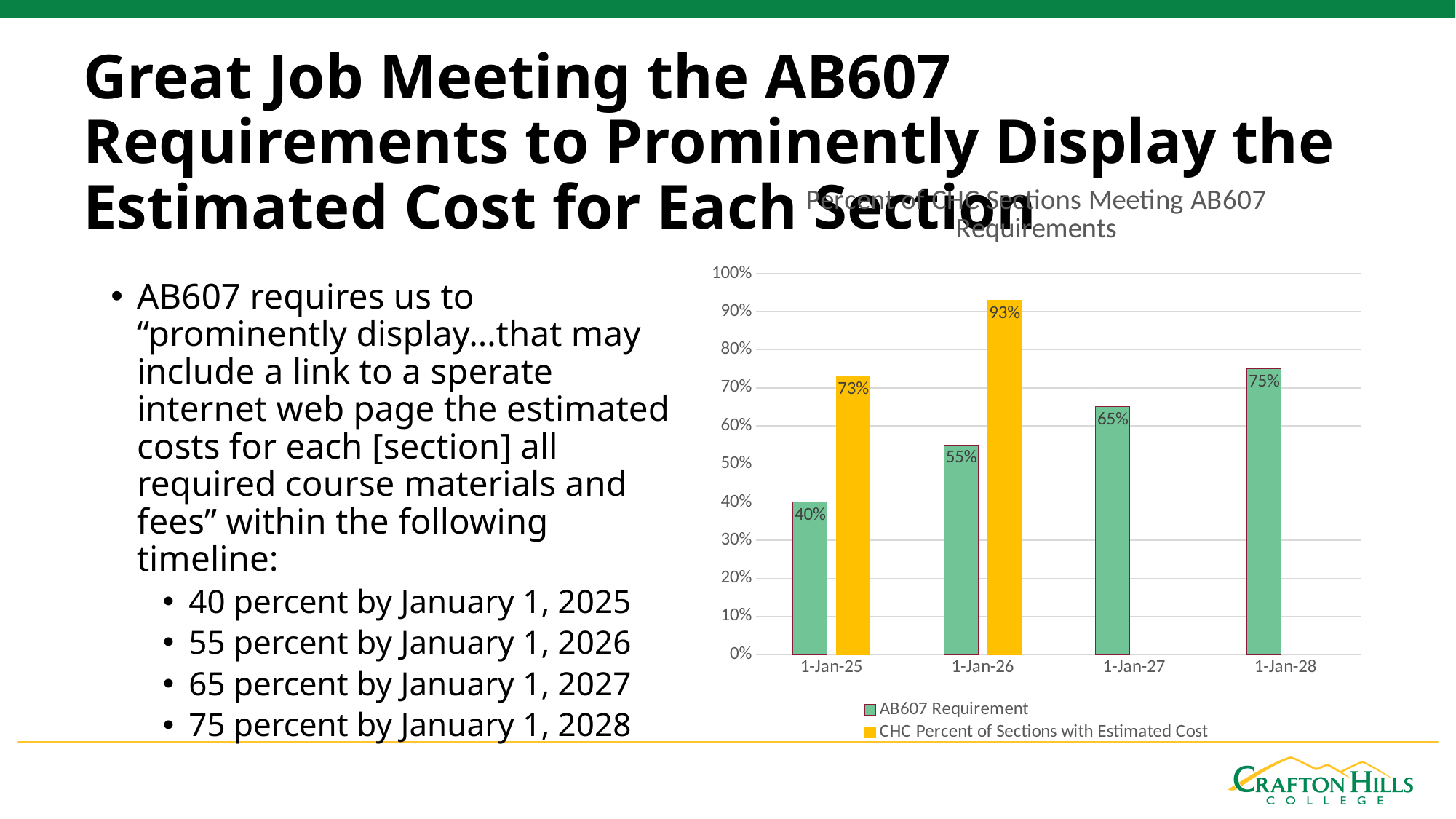
How many dates are shown on the x axis of the chart? 4 Which date has the lowest AB607 Requirement value? 1-Jan-25 Which date has the highest AB607 Requirement value? 1-Jan-28 What is the AB607 Requirement value for 1-Jan-25? 40% What kind of chart is shown on the slide? Bar chart What is the AB607 Requirement value for 1-Jan-28? 75% What is the title of the chart? Percent of CHC Sections Meeting AB607 Requirements What is the CHC Percent of Sections with Estimated Cost for 1-Jan-26? 93% How many series does the chart legend list? 2 For 1-Jan-26, which is larger: the AB607 Requirement or the CHC Percent of Sections with Estimated Cost? CHC Percent of Sections with Estimated Cost Do the AB607 Requirement values rise or fall from 1-Jan-25 to 1-Jan-28? Rise What is the difference between the CHC Percent of Sections with Estimated Cost and the AB607 Requirement for 1-Jan-25? 33%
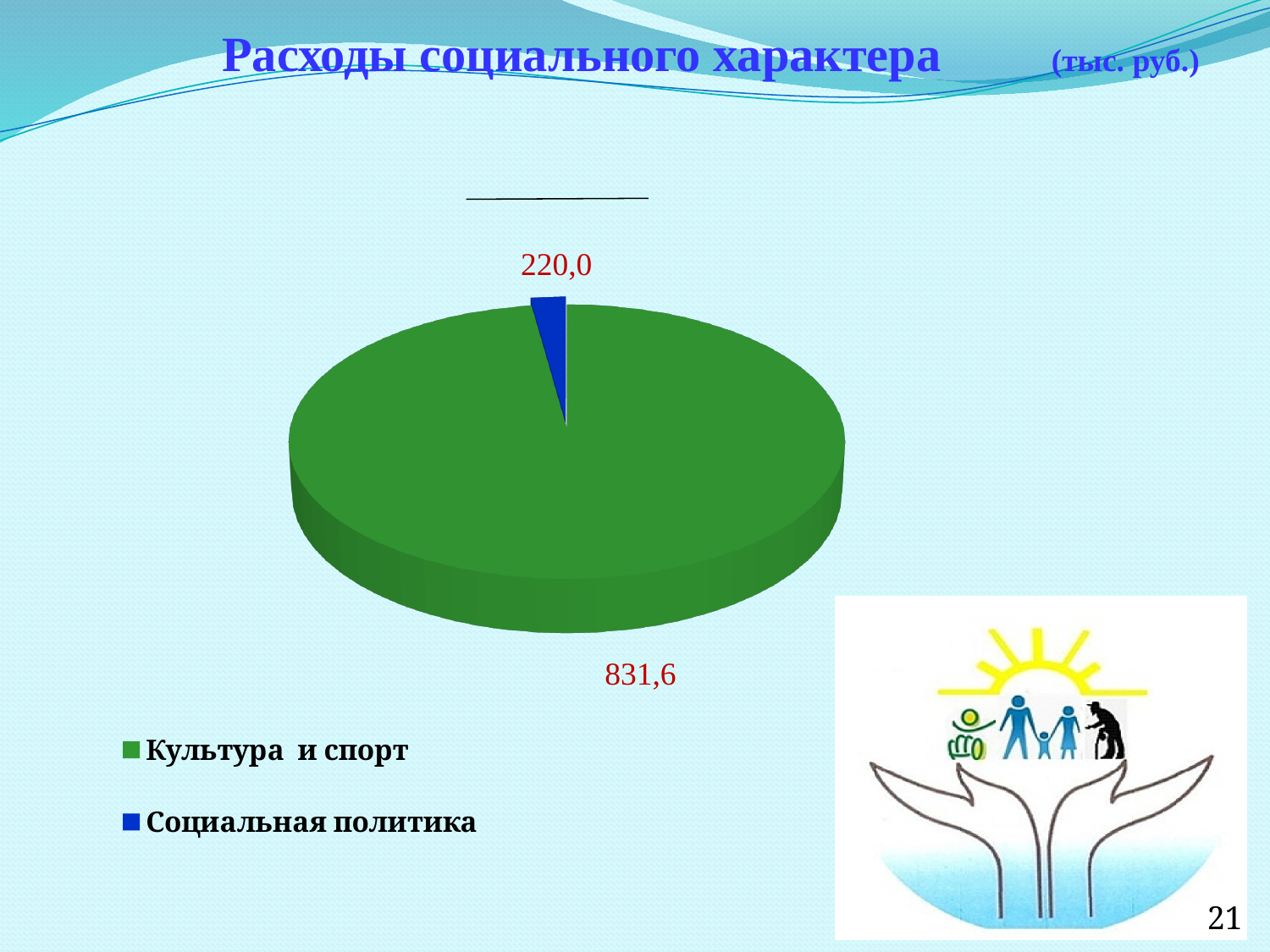
What is the title of the chart on the slide? Расходы социального характера (тыс. руб.) What is the value shown for Социальная политика? 220,0 What colour is the slice for Социальная политика? Blue What is the value shown for Культура и спорт? 831,6 Which is larger, the value for Культура и спорт or the value for Социальная политика? Культура и спорт How many entries does the legend list? 2 What kind of chart is shown on the slide? Pie chart What is the difference between the values for Культура и спорт and Социальная политика? 611,6 What is the total of the two values shown on the pie chart? 1051,6 Which category has the smallest slice of the pie? Социальная политика Which category has the largest slice of the pie? Культура и спорт How many categories does the pie chart show? 2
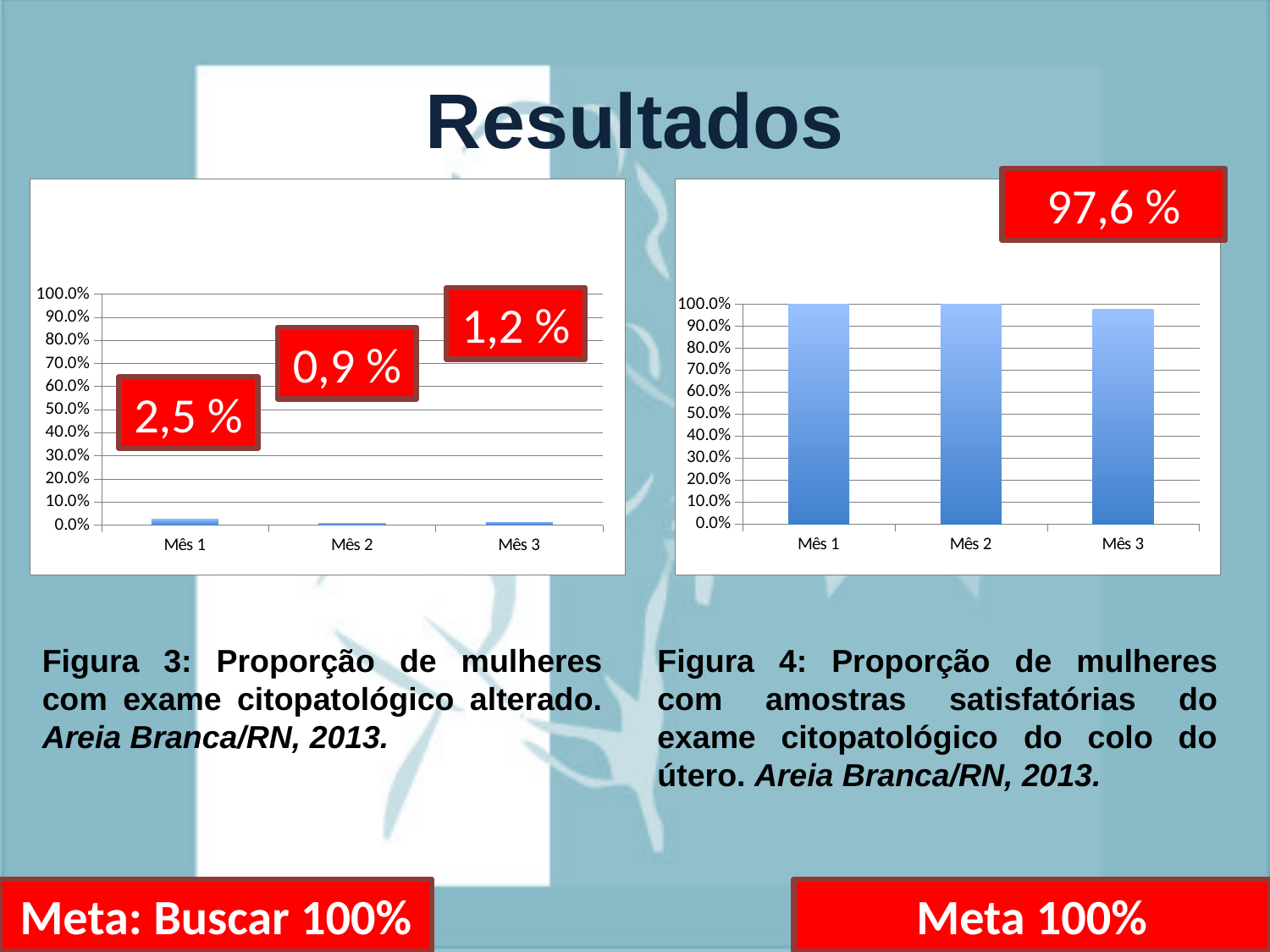
In the left chart (Figura 3), what is the difference between the values for Mês 1 and Mês 2? 1,6 % In the right chart (Figura 4), what is the value for Mês 3? 97,6 % In the left chart (Figura 3), which month has the lowest value? Mês 2 In the left chart (Figura 3), is the value for Mês 1 larger or smaller than the value for Mês 3? larger In the left chart (Figura 3), which month has the highest value? Mês 1 In the left chart (Figura 3), what is the value for Mês 2? 0,9 % What kind of chart is the right chart (Figura 4)? Bar chart In the left chart (Figura 3), what is the value for Mês 3? 1,2 % In the left chart (Figura 3), how many months are shown on the x axis? 3 In the right chart (Figura 4), is the value for Mês 1 greater or less than 90.0%? greater In the left chart (Figura 3), what is the value for Mês 1? 2,5 % In the right chart (Figura 4), which month has the lowest value? Mês 3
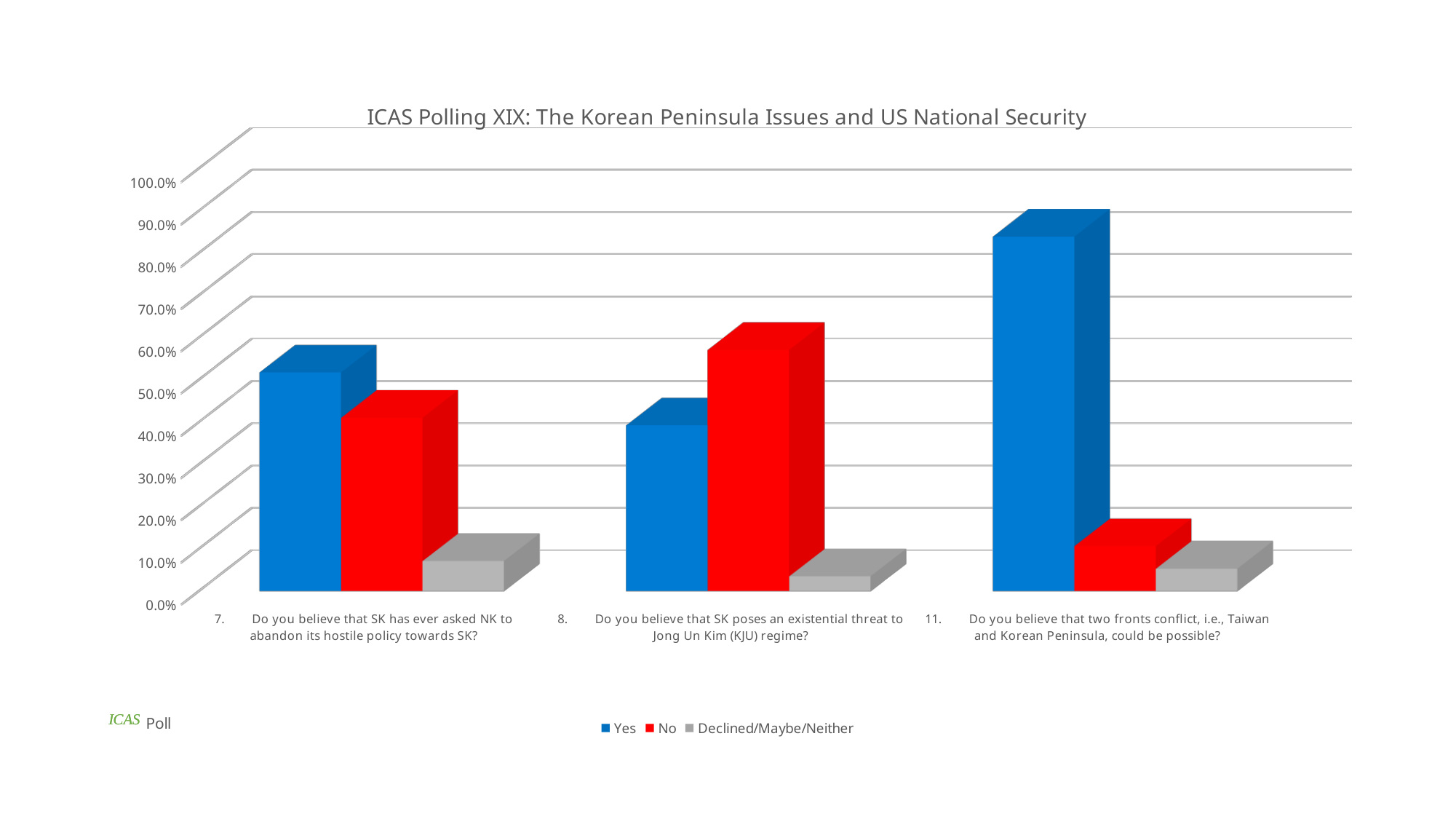
For which question is the Yes value highest? 11. Do you believe that two fronts conflict, i.e., Taiwan and Korean Peninsula, could be possible? How many series does the legend list? 3 Is the No value for question 8 greater or less than 50.0%? greater How many poll questions (categories) are plotted on the x axis? 3 Is the No value for question 11 greater or less than 20.0%? less What kind of chart is shown on the slide? bar chart Which series is shown in red in the legend? No Is the Yes value for question 8 greater or less than 50.0%? less What is the title of the chart? ICAS Polling XIX: The Korean Peninsula Issues and US National Security For question 8, which is larger, the Yes value or the No value? No For question 7, which is larger, the Yes value or the No value? Yes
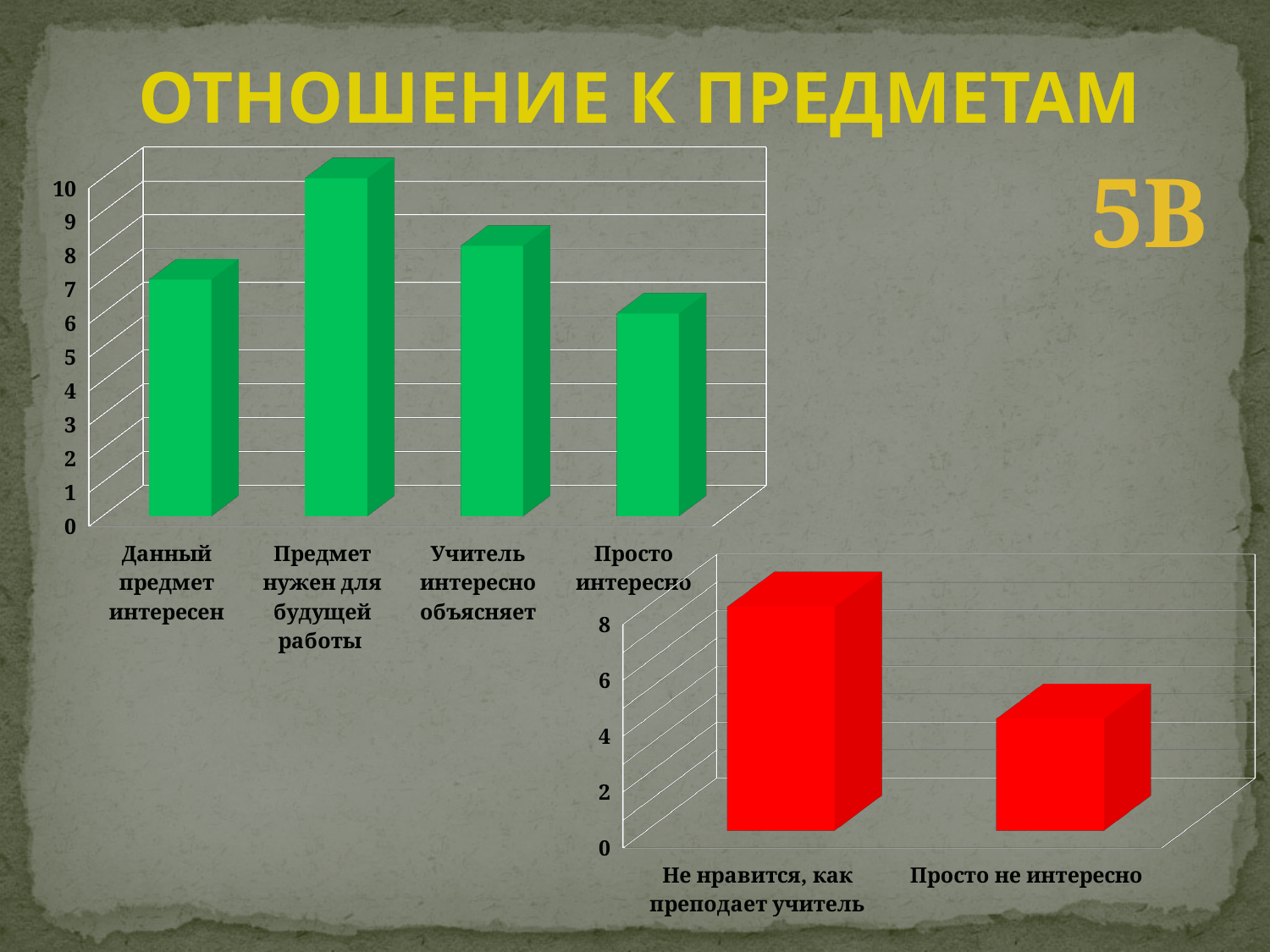
How many categories does the green chart on the left show? 4 In the green chart on the left, which category has the highest value? Предмет нужен для будущей работы In the green chart on the left, is the value for 'Данный предмет интересен' greater or less than 5? greater In the red chart at the bottom right, which category has the higher value? Не нравится, как преподает учитель In the green chart on the left, which is larger: 'Учитель интересно объясняет' or 'Просто интересно'? Учитель интересно объясняет What is the title of the slide? ОТНОШЕНИЕ К ПРЕДМЕТАМ In the red chart at the bottom right, is the value for 'Не нравится, как преподает учитель' greater or less than 6? greater In the green chart on the left, which category has the lowest value? Просто интересно How many categories does the red chart at the bottom right show? 2 In the green chart on the left, is the value for 'Просто интересно' greater or less than 8? less What kind of chart is the green chart on the left of the slide? bar chart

● ● ●

ASSIGNMENT - Please write these rows out again with "slide" renamed to "page" wherever it occurs, keeping everything else the same and leaving out the pictures.

TASK ANSWER -
How many dates are shown on the x axis of the chart? 4 Which date has the lowest AB607 Requirement value? 1-Jan-25 Which date has the highest AB607 Requirement value? 1-Jan-28 What is the AB607 Requirement value for 1-Jan-25? 40% What kind of chart is shown on the page? Bar chart What is the AB607 Requirement value for 1-Jan-28? 75% What is the title of the chart? Percent of CHC Sections Meeting AB607 Requirements What is the CHC Percent of Sections with Estimated Cost for 1-Jan-26? 93% How many series does the chart legend list? 2 For 1-Jan-26, which is larger: the AB607 Requirement or the CHC Percent of Sections with Estimated Cost? CHC Percent of Sections with Estimated Cost Do the AB607 Requirement values rise or fall from 1-Jan-25 to 1-Jan-28? Rise What is the difference between the CHC Percent of Sections with Estimated Cost and the AB607 Requirement for 1-Jan-25? 33%
What is the title of the chart on the page? Расходы социального характера (тыс. руб.) What is the value shown for Социальная политика? 220,0 What colour is the slice for Социальная политика? Blue What is the value shown for Культура и спорт? 831,6 Which is larger, the value for Культура и спорт or the value for Социальная политика? Культура и спорт How many entries does the legend list? 2 What kind of chart is shown on the page? Pie chart What is the difference between the values for Культура и спорт and Социальная политика? 611,6 What is the total of the two values shown on the pie chart? 1051,6 Which category has the smallest slice of the pie? Социальная политика Which category has the largest slice of the pie? Культура и спорт How many categories does the pie chart show? 2
In the left chart (Figura 3), what is the difference between the values for Mês 1 and Mês 2? 1,6 % In the right chart (Figura 4), what is the value for Mês 3? 97,6 % In the left chart (Figura 3), which month has the lowest value? Mês 2 In the left chart (Figura 3), is the value for Mês 1 larger or smaller than the value for Mês 3? larger In the left chart (Figura 3), which month has the highest value? Mês 1 In the left chart (Figura 3), what is the value for Mês 2? 0,9 % What kind of chart is the right chart (Figura 4)? Bar chart In the left chart (Figura 3), what is the value for Mês 3? 1,2 % In the left chart (Figura 3), how many months are shown on the x axis? 3 In the right chart (Figura 4), is the value for Mês 1 greater or less than 90.0%? greater In the left chart (Figura 3), what is the value for Mês 1? 2,5 % In the right chart (Figura 4), which month has the lowest value? Mês 3
For which question is the Yes value highest? 11. Do you believe that two fronts conflict, i.e., Taiwan and Korean Peninsula, could be possible? How many series does the legend list? 3 Is the No value for question 8 greater or less than 50.0%? greater How many poll questions (categories) are plotted on the x axis? 3 Is the No value for question 11 greater or less than 20.0%? less What kind of chart is shown on the page? bar chart Which series is shown in red in the legend? No Is the Yes value for question 8 greater or less than 50.0%? less What is the title of the chart? ICAS Polling XIX: The Korean Peninsula Issues and US National Security For question 8, which is larger, the Yes value or the No value? No For question 7, which is larger, the Yes value or the No value? Yes
How many categories does the green chart on the left show? 4 In the green chart on the left, which category has the highest value? Предмет нужен для будущей работы In the green chart on the left, is the value for 'Данный предмет интересен' greater or less than 5? greater In the red chart at the bottom right, which category has the higher value? Не нравится, как преподает учитель In the green chart on the left, which is larger: 'Учитель интересно объясняет' or 'Просто интересно'? Учитель интересно объясняет What is the title of the page? ОТНОШЕНИЕ К ПРЕДМЕТАМ In the red chart at the bottom right, is the value for 'Не нравится, как преподает учитель' greater or less than 6? greater In the green chart on the left, which category has the lowest value? Просто интересно How many categories does the red chart at the bottom right show? 2 In the green chart on the left, is the value for 'Просто интересно' greater or less than 8? less What kind of chart is the green chart on the left of the page? bar chart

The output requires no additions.